[DIRECTION]
Pick out and copy each line of the material below that contains the string "item". Case counts.

(Dataset entries)
——

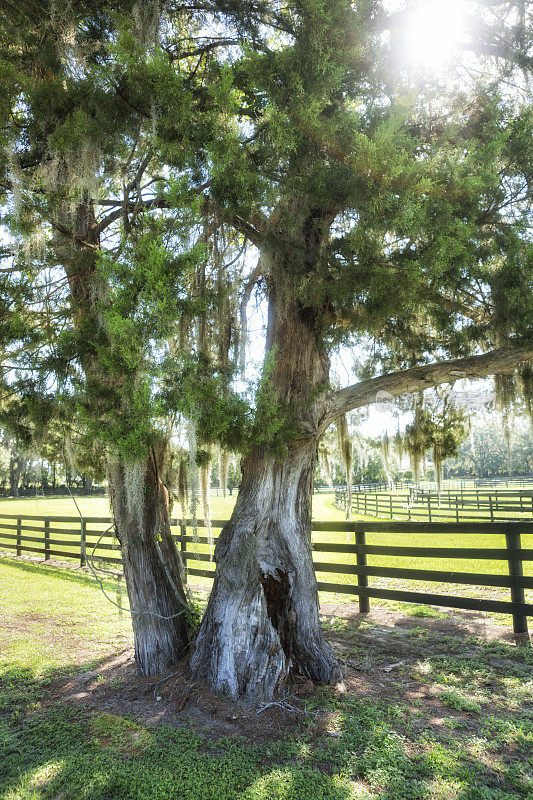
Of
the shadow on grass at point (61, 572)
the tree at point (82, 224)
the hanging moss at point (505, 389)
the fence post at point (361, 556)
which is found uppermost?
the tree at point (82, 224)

——

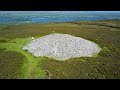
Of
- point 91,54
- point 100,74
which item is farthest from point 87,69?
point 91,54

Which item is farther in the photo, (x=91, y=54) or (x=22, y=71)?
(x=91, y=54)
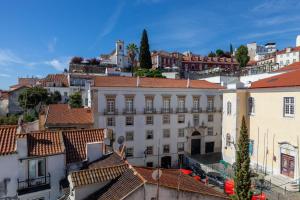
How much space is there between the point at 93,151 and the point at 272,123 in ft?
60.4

——

[RESPONSE FOR THIS EXERCISE]
which item is farthest from point 87,69?
Which item is farther in the photo, (x=91, y=54) or (x=22, y=71)?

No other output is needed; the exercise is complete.